Das zweitplatzierte französische-belgische Hub Hexa betrachtet sich als universtäts-unabhängiges Startup-Studio, welches kein Allrounder ist, sondern sich auf vier Verticals spezialisiert hat. Es kreiert oft sogar die Geschäftsmodelle, stellt kompletten operationellen Support für zwölf bis 18 Monate sicher – von der Übernahme aller Kosten über die Vergütung der Gründer bis zur Sicherstellung der ersten Wagniskapital-Runde. Quasi ein Rundum-Service, den sich Hexa mit hohen 30%-Equity vergüten lässt.
Das drittplatzierte Hub SETsquared (Southern England Technology Triangle) ist ein ungewöhnliches, kollaboratives Joint Venture von sechs nicht zu weit voneinander entfernten britischen Forschungsuniversitäten, die seit der Gründung im Jahr 2002 mehr als 5.000 Unternehmer/-innen unterstützt haben, welche anschließend mehr als 4,4 Milliarden Pfund an Fundraising erzielt haben .
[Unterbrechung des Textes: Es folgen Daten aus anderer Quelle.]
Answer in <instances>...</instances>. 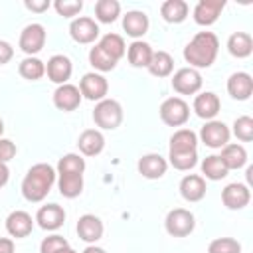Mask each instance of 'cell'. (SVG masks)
Segmentation results:
<instances>
[{
    "label": "cell",
    "instance_id": "41",
    "mask_svg": "<svg viewBox=\"0 0 253 253\" xmlns=\"http://www.w3.org/2000/svg\"><path fill=\"white\" fill-rule=\"evenodd\" d=\"M16 152H18V148L10 138H0V162L8 164L16 156Z\"/></svg>",
    "mask_w": 253,
    "mask_h": 253
},
{
    "label": "cell",
    "instance_id": "12",
    "mask_svg": "<svg viewBox=\"0 0 253 253\" xmlns=\"http://www.w3.org/2000/svg\"><path fill=\"white\" fill-rule=\"evenodd\" d=\"M251 200V192H249V186L247 184H241V182H233V184H227L221 192V202L227 210H243Z\"/></svg>",
    "mask_w": 253,
    "mask_h": 253
},
{
    "label": "cell",
    "instance_id": "4",
    "mask_svg": "<svg viewBox=\"0 0 253 253\" xmlns=\"http://www.w3.org/2000/svg\"><path fill=\"white\" fill-rule=\"evenodd\" d=\"M194 227H196V217L186 208L170 210L166 219H164V229L172 237H186V235H190L194 231Z\"/></svg>",
    "mask_w": 253,
    "mask_h": 253
},
{
    "label": "cell",
    "instance_id": "22",
    "mask_svg": "<svg viewBox=\"0 0 253 253\" xmlns=\"http://www.w3.org/2000/svg\"><path fill=\"white\" fill-rule=\"evenodd\" d=\"M148 26H150L148 16L140 10H130L123 16V30L126 32V36H130L134 40L142 38L148 32Z\"/></svg>",
    "mask_w": 253,
    "mask_h": 253
},
{
    "label": "cell",
    "instance_id": "11",
    "mask_svg": "<svg viewBox=\"0 0 253 253\" xmlns=\"http://www.w3.org/2000/svg\"><path fill=\"white\" fill-rule=\"evenodd\" d=\"M225 8V0H200L194 6V22L198 26H211Z\"/></svg>",
    "mask_w": 253,
    "mask_h": 253
},
{
    "label": "cell",
    "instance_id": "23",
    "mask_svg": "<svg viewBox=\"0 0 253 253\" xmlns=\"http://www.w3.org/2000/svg\"><path fill=\"white\" fill-rule=\"evenodd\" d=\"M198 150V134L190 128H180L170 136V154L196 152Z\"/></svg>",
    "mask_w": 253,
    "mask_h": 253
},
{
    "label": "cell",
    "instance_id": "43",
    "mask_svg": "<svg viewBox=\"0 0 253 253\" xmlns=\"http://www.w3.org/2000/svg\"><path fill=\"white\" fill-rule=\"evenodd\" d=\"M24 6H26L28 10H32V12L42 14V12H45L51 4H49V0H26V2H24Z\"/></svg>",
    "mask_w": 253,
    "mask_h": 253
},
{
    "label": "cell",
    "instance_id": "15",
    "mask_svg": "<svg viewBox=\"0 0 253 253\" xmlns=\"http://www.w3.org/2000/svg\"><path fill=\"white\" fill-rule=\"evenodd\" d=\"M75 229H77L79 239H83L85 243H91V245H93L95 241H99V239L103 237L105 225H103V221H101L97 215H93V213H85V215L79 217Z\"/></svg>",
    "mask_w": 253,
    "mask_h": 253
},
{
    "label": "cell",
    "instance_id": "48",
    "mask_svg": "<svg viewBox=\"0 0 253 253\" xmlns=\"http://www.w3.org/2000/svg\"><path fill=\"white\" fill-rule=\"evenodd\" d=\"M2 134H4V121L0 119V138H2Z\"/></svg>",
    "mask_w": 253,
    "mask_h": 253
},
{
    "label": "cell",
    "instance_id": "26",
    "mask_svg": "<svg viewBox=\"0 0 253 253\" xmlns=\"http://www.w3.org/2000/svg\"><path fill=\"white\" fill-rule=\"evenodd\" d=\"M190 6L184 0H166L160 6V16L168 24H182L188 18Z\"/></svg>",
    "mask_w": 253,
    "mask_h": 253
},
{
    "label": "cell",
    "instance_id": "36",
    "mask_svg": "<svg viewBox=\"0 0 253 253\" xmlns=\"http://www.w3.org/2000/svg\"><path fill=\"white\" fill-rule=\"evenodd\" d=\"M89 63H91L97 71H103V73L117 67V61H115L107 51H103L97 43H95V47H91V51H89Z\"/></svg>",
    "mask_w": 253,
    "mask_h": 253
},
{
    "label": "cell",
    "instance_id": "37",
    "mask_svg": "<svg viewBox=\"0 0 253 253\" xmlns=\"http://www.w3.org/2000/svg\"><path fill=\"white\" fill-rule=\"evenodd\" d=\"M233 134L241 142H251L253 140V119L249 115H241L233 121Z\"/></svg>",
    "mask_w": 253,
    "mask_h": 253
},
{
    "label": "cell",
    "instance_id": "42",
    "mask_svg": "<svg viewBox=\"0 0 253 253\" xmlns=\"http://www.w3.org/2000/svg\"><path fill=\"white\" fill-rule=\"evenodd\" d=\"M12 57H14V47L6 40H0V65H6Z\"/></svg>",
    "mask_w": 253,
    "mask_h": 253
},
{
    "label": "cell",
    "instance_id": "10",
    "mask_svg": "<svg viewBox=\"0 0 253 253\" xmlns=\"http://www.w3.org/2000/svg\"><path fill=\"white\" fill-rule=\"evenodd\" d=\"M69 34L77 43H93L99 38V24L89 16H79L71 20Z\"/></svg>",
    "mask_w": 253,
    "mask_h": 253
},
{
    "label": "cell",
    "instance_id": "6",
    "mask_svg": "<svg viewBox=\"0 0 253 253\" xmlns=\"http://www.w3.org/2000/svg\"><path fill=\"white\" fill-rule=\"evenodd\" d=\"M45 38H47L45 28H43L42 24L34 22V24H28V26L22 30L18 43H20V49H22L28 57H34L36 53H40V51L43 49Z\"/></svg>",
    "mask_w": 253,
    "mask_h": 253
},
{
    "label": "cell",
    "instance_id": "27",
    "mask_svg": "<svg viewBox=\"0 0 253 253\" xmlns=\"http://www.w3.org/2000/svg\"><path fill=\"white\" fill-rule=\"evenodd\" d=\"M152 53H154V49L150 47V43H146L142 40H134L126 49V57L132 67H148Z\"/></svg>",
    "mask_w": 253,
    "mask_h": 253
},
{
    "label": "cell",
    "instance_id": "2",
    "mask_svg": "<svg viewBox=\"0 0 253 253\" xmlns=\"http://www.w3.org/2000/svg\"><path fill=\"white\" fill-rule=\"evenodd\" d=\"M219 51V40L213 32H198L184 47V59L194 69L211 67Z\"/></svg>",
    "mask_w": 253,
    "mask_h": 253
},
{
    "label": "cell",
    "instance_id": "14",
    "mask_svg": "<svg viewBox=\"0 0 253 253\" xmlns=\"http://www.w3.org/2000/svg\"><path fill=\"white\" fill-rule=\"evenodd\" d=\"M71 71H73V65H71V59L63 53H57V55H51L45 63V73H47V79L57 83V85H63L67 83V79L71 77Z\"/></svg>",
    "mask_w": 253,
    "mask_h": 253
},
{
    "label": "cell",
    "instance_id": "7",
    "mask_svg": "<svg viewBox=\"0 0 253 253\" xmlns=\"http://www.w3.org/2000/svg\"><path fill=\"white\" fill-rule=\"evenodd\" d=\"M231 130L223 121H206V125L200 128V140L210 148H223L229 142Z\"/></svg>",
    "mask_w": 253,
    "mask_h": 253
},
{
    "label": "cell",
    "instance_id": "40",
    "mask_svg": "<svg viewBox=\"0 0 253 253\" xmlns=\"http://www.w3.org/2000/svg\"><path fill=\"white\" fill-rule=\"evenodd\" d=\"M67 245H69V243H67L65 237L53 233V235L43 237V241L40 243V253H55V251H59L61 247H67Z\"/></svg>",
    "mask_w": 253,
    "mask_h": 253
},
{
    "label": "cell",
    "instance_id": "38",
    "mask_svg": "<svg viewBox=\"0 0 253 253\" xmlns=\"http://www.w3.org/2000/svg\"><path fill=\"white\" fill-rule=\"evenodd\" d=\"M208 253H241V243L233 237H215L210 241Z\"/></svg>",
    "mask_w": 253,
    "mask_h": 253
},
{
    "label": "cell",
    "instance_id": "9",
    "mask_svg": "<svg viewBox=\"0 0 253 253\" xmlns=\"http://www.w3.org/2000/svg\"><path fill=\"white\" fill-rule=\"evenodd\" d=\"M172 87L180 95H196L202 89V75L194 67H182L174 73Z\"/></svg>",
    "mask_w": 253,
    "mask_h": 253
},
{
    "label": "cell",
    "instance_id": "13",
    "mask_svg": "<svg viewBox=\"0 0 253 253\" xmlns=\"http://www.w3.org/2000/svg\"><path fill=\"white\" fill-rule=\"evenodd\" d=\"M36 221L42 229L45 231H55L63 225L65 221V210L59 204H45L38 210L36 213Z\"/></svg>",
    "mask_w": 253,
    "mask_h": 253
},
{
    "label": "cell",
    "instance_id": "44",
    "mask_svg": "<svg viewBox=\"0 0 253 253\" xmlns=\"http://www.w3.org/2000/svg\"><path fill=\"white\" fill-rule=\"evenodd\" d=\"M16 245H14V239L10 237H0V253H14Z\"/></svg>",
    "mask_w": 253,
    "mask_h": 253
},
{
    "label": "cell",
    "instance_id": "21",
    "mask_svg": "<svg viewBox=\"0 0 253 253\" xmlns=\"http://www.w3.org/2000/svg\"><path fill=\"white\" fill-rule=\"evenodd\" d=\"M219 109H221V101H219V97H217L215 93H211V91L200 93V95H196V99H194V111H196V115H198L200 119L211 121V119H215V115L219 113Z\"/></svg>",
    "mask_w": 253,
    "mask_h": 253
},
{
    "label": "cell",
    "instance_id": "24",
    "mask_svg": "<svg viewBox=\"0 0 253 253\" xmlns=\"http://www.w3.org/2000/svg\"><path fill=\"white\" fill-rule=\"evenodd\" d=\"M180 194L186 202H200L206 196V180L198 174H188L180 182Z\"/></svg>",
    "mask_w": 253,
    "mask_h": 253
},
{
    "label": "cell",
    "instance_id": "8",
    "mask_svg": "<svg viewBox=\"0 0 253 253\" xmlns=\"http://www.w3.org/2000/svg\"><path fill=\"white\" fill-rule=\"evenodd\" d=\"M79 93H81V97L99 103V101L107 99L109 83H107V79L101 73L91 71V73H85L81 77V81H79Z\"/></svg>",
    "mask_w": 253,
    "mask_h": 253
},
{
    "label": "cell",
    "instance_id": "1",
    "mask_svg": "<svg viewBox=\"0 0 253 253\" xmlns=\"http://www.w3.org/2000/svg\"><path fill=\"white\" fill-rule=\"evenodd\" d=\"M55 178H57V172L47 162L34 164L22 180V196L28 202H34V204L45 200L51 186L55 184Z\"/></svg>",
    "mask_w": 253,
    "mask_h": 253
},
{
    "label": "cell",
    "instance_id": "45",
    "mask_svg": "<svg viewBox=\"0 0 253 253\" xmlns=\"http://www.w3.org/2000/svg\"><path fill=\"white\" fill-rule=\"evenodd\" d=\"M8 180H10V168H8V164L0 162V188H4L8 184Z\"/></svg>",
    "mask_w": 253,
    "mask_h": 253
},
{
    "label": "cell",
    "instance_id": "30",
    "mask_svg": "<svg viewBox=\"0 0 253 253\" xmlns=\"http://www.w3.org/2000/svg\"><path fill=\"white\" fill-rule=\"evenodd\" d=\"M154 77H168L172 71H174V57L168 53V51H154L152 53V59L146 67Z\"/></svg>",
    "mask_w": 253,
    "mask_h": 253
},
{
    "label": "cell",
    "instance_id": "25",
    "mask_svg": "<svg viewBox=\"0 0 253 253\" xmlns=\"http://www.w3.org/2000/svg\"><path fill=\"white\" fill-rule=\"evenodd\" d=\"M217 156L221 158L227 170H239L241 166L247 164V150L243 148V144H237V142H227L221 148V154Z\"/></svg>",
    "mask_w": 253,
    "mask_h": 253
},
{
    "label": "cell",
    "instance_id": "46",
    "mask_svg": "<svg viewBox=\"0 0 253 253\" xmlns=\"http://www.w3.org/2000/svg\"><path fill=\"white\" fill-rule=\"evenodd\" d=\"M83 253H107V251H105L103 247H99V245L93 243V245H87V247L83 249Z\"/></svg>",
    "mask_w": 253,
    "mask_h": 253
},
{
    "label": "cell",
    "instance_id": "3",
    "mask_svg": "<svg viewBox=\"0 0 253 253\" xmlns=\"http://www.w3.org/2000/svg\"><path fill=\"white\" fill-rule=\"evenodd\" d=\"M93 121L103 130H115L123 123V107L115 99H103L93 109Z\"/></svg>",
    "mask_w": 253,
    "mask_h": 253
},
{
    "label": "cell",
    "instance_id": "19",
    "mask_svg": "<svg viewBox=\"0 0 253 253\" xmlns=\"http://www.w3.org/2000/svg\"><path fill=\"white\" fill-rule=\"evenodd\" d=\"M34 229V219L28 211L24 210H16L12 211L8 217H6V231L16 237V239H22V237H28Z\"/></svg>",
    "mask_w": 253,
    "mask_h": 253
},
{
    "label": "cell",
    "instance_id": "35",
    "mask_svg": "<svg viewBox=\"0 0 253 253\" xmlns=\"http://www.w3.org/2000/svg\"><path fill=\"white\" fill-rule=\"evenodd\" d=\"M85 158L75 154V152H67L59 158L57 162V174H83L85 172Z\"/></svg>",
    "mask_w": 253,
    "mask_h": 253
},
{
    "label": "cell",
    "instance_id": "28",
    "mask_svg": "<svg viewBox=\"0 0 253 253\" xmlns=\"http://www.w3.org/2000/svg\"><path fill=\"white\" fill-rule=\"evenodd\" d=\"M227 51L237 57V59H243V57H249L251 51H253V40L247 32H233L227 40Z\"/></svg>",
    "mask_w": 253,
    "mask_h": 253
},
{
    "label": "cell",
    "instance_id": "29",
    "mask_svg": "<svg viewBox=\"0 0 253 253\" xmlns=\"http://www.w3.org/2000/svg\"><path fill=\"white\" fill-rule=\"evenodd\" d=\"M57 188L63 198H77L83 192V174H57Z\"/></svg>",
    "mask_w": 253,
    "mask_h": 253
},
{
    "label": "cell",
    "instance_id": "20",
    "mask_svg": "<svg viewBox=\"0 0 253 253\" xmlns=\"http://www.w3.org/2000/svg\"><path fill=\"white\" fill-rule=\"evenodd\" d=\"M77 146H79V152L83 156H97L105 148V136L97 128H87V130H83L79 134Z\"/></svg>",
    "mask_w": 253,
    "mask_h": 253
},
{
    "label": "cell",
    "instance_id": "16",
    "mask_svg": "<svg viewBox=\"0 0 253 253\" xmlns=\"http://www.w3.org/2000/svg\"><path fill=\"white\" fill-rule=\"evenodd\" d=\"M227 93L235 101H247L253 93V79L245 71H235L227 79Z\"/></svg>",
    "mask_w": 253,
    "mask_h": 253
},
{
    "label": "cell",
    "instance_id": "34",
    "mask_svg": "<svg viewBox=\"0 0 253 253\" xmlns=\"http://www.w3.org/2000/svg\"><path fill=\"white\" fill-rule=\"evenodd\" d=\"M20 75L24 79H30V81H38L45 75V63L42 59H38L36 55L34 57H24L20 61V67H18Z\"/></svg>",
    "mask_w": 253,
    "mask_h": 253
},
{
    "label": "cell",
    "instance_id": "31",
    "mask_svg": "<svg viewBox=\"0 0 253 253\" xmlns=\"http://www.w3.org/2000/svg\"><path fill=\"white\" fill-rule=\"evenodd\" d=\"M227 168H225V164L221 162V158L217 156V154H210V156H206L204 160H202V178L206 180H211V182H217V180H223L225 176H227Z\"/></svg>",
    "mask_w": 253,
    "mask_h": 253
},
{
    "label": "cell",
    "instance_id": "18",
    "mask_svg": "<svg viewBox=\"0 0 253 253\" xmlns=\"http://www.w3.org/2000/svg\"><path fill=\"white\" fill-rule=\"evenodd\" d=\"M136 166H138V172H140L144 178H148V180H158V178H162V176L166 174V170H168L166 158H162V156L156 154V152H150V154L140 156Z\"/></svg>",
    "mask_w": 253,
    "mask_h": 253
},
{
    "label": "cell",
    "instance_id": "39",
    "mask_svg": "<svg viewBox=\"0 0 253 253\" xmlns=\"http://www.w3.org/2000/svg\"><path fill=\"white\" fill-rule=\"evenodd\" d=\"M53 8H55V12H57L59 16H63V18H73V16H77V14L81 12L83 2H81V0H55Z\"/></svg>",
    "mask_w": 253,
    "mask_h": 253
},
{
    "label": "cell",
    "instance_id": "33",
    "mask_svg": "<svg viewBox=\"0 0 253 253\" xmlns=\"http://www.w3.org/2000/svg\"><path fill=\"white\" fill-rule=\"evenodd\" d=\"M121 14V4L117 0H99L95 4V18L101 24H113Z\"/></svg>",
    "mask_w": 253,
    "mask_h": 253
},
{
    "label": "cell",
    "instance_id": "47",
    "mask_svg": "<svg viewBox=\"0 0 253 253\" xmlns=\"http://www.w3.org/2000/svg\"><path fill=\"white\" fill-rule=\"evenodd\" d=\"M55 253H77V251H75L71 245H67V247H61V249H59V251H55Z\"/></svg>",
    "mask_w": 253,
    "mask_h": 253
},
{
    "label": "cell",
    "instance_id": "17",
    "mask_svg": "<svg viewBox=\"0 0 253 253\" xmlns=\"http://www.w3.org/2000/svg\"><path fill=\"white\" fill-rule=\"evenodd\" d=\"M81 103V93H79V87L71 85V83H63L59 85L55 91H53V105L59 109V111H75Z\"/></svg>",
    "mask_w": 253,
    "mask_h": 253
},
{
    "label": "cell",
    "instance_id": "5",
    "mask_svg": "<svg viewBox=\"0 0 253 253\" xmlns=\"http://www.w3.org/2000/svg\"><path fill=\"white\" fill-rule=\"evenodd\" d=\"M160 119L168 126H182L190 119V107L182 97H168L162 101L160 109Z\"/></svg>",
    "mask_w": 253,
    "mask_h": 253
},
{
    "label": "cell",
    "instance_id": "32",
    "mask_svg": "<svg viewBox=\"0 0 253 253\" xmlns=\"http://www.w3.org/2000/svg\"><path fill=\"white\" fill-rule=\"evenodd\" d=\"M103 51H107L117 63H119V59L126 53V45H125V40L119 36V34H105L101 40H99V43H97Z\"/></svg>",
    "mask_w": 253,
    "mask_h": 253
}]
</instances>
In Summe also drei ganz unterschiedliche Modelle. Viele Wege führen nach Rom. Deswegen sind Kopien des Silicon Valley in Europa so schwer tauglich, wie die UnternehmerTUM aus München für andere deutsche Universitäten als Prototyp schwer tauglich ist.
Best Practice führt oft zu strategischer Isomorphie, zu Gleichförmigkeit. Michael Porter von der Harvard Business School , ein weltweit anerkannter Experte für Strategie und Wettbewerbsfähigkeit, formuliert schlicht: „Eine Strategie, die zu einem klaren Wettbewerbsvorteil führt, besteht darin, anders zu sein“. Übersetzt auf die Innovationsintensität von Startup-Ökosystemen heißt das: „Lasst viele Blumen blühen“.
Daher meine Empfehlung für ein ‚Innovating Innovation’ : Radikale Varietät bei Gutachtern wie bei Konzepten:
Unabhängige externe Akteure wie beispielsweise Profis der US-amerikanischen National Science Foundation oder Persönlichkeiten wie der Unternehmer Xavier Niel, Gründer der Station F, sind in die Gestaltung von Rahmenbedingungen für Startup-Factories , deren Strategie oder Policies einzubeziehen. An dieser Stelle denke ich auch an Roxanna Varza, heutige Chefin der Station F in Paris (selbst der Incubateur der französischen Spitzenuniverstät HEC ist eingebetteter Teil dieses weltweit größten Startup-Campus) oder Ökosystem-Experten des Yaba Districts in Lagos (Nigeria) mit dem Spitznamen ‘Silicon Lagoon’. Sie alle sind nicht durch deutsche Strukturen und Sichtweisen geprägt oder eingeengt.
Schon der Begriff Factory erinnert gefährlich an die isomorphen Strukturen der deutscher Industriefabriken.
Dass ich Copy Cats ablehne, hat zudem damit zu tun, dass sich in meinen Gesprächen mit etlichen Meinungsmultiplikatoren der 26 Bündnisse, die sich in einer ersten Auswahlphase für den Wettbewerb beworben hatten (darunter auch etliche der 15, die jetzt in die engere Wahl gekommen sind), Unmut über die prägende Rolle der UnternehmerTUM breitgemacht hat. Wie so oft im deutschen Wissenschafts- und Innovationssystem, wird das aber nur hinter vorgehaltener Hand geäußert.
Wie divers die ausgewählten 15 Universitäten beziehungsweise Bündnisse jetzt schon sind, steht in den Sternen. Wenn dann im ersten Quartal 2025 die Gewinner gekürt werden, wird man zudem sehen, ob meine Empfehlung einer diversen Jury und entsprechender variantenreicher Konzepte umgesetzt wurde. Ich sorge mich sehr, dass auch die Startup-Factories ähnlich wie die Deutsche Agentur für Transfer und Innovation inhaltlich-strategisch, strukturell und von den Ressourcen her Rohrkrepierer werden könnten.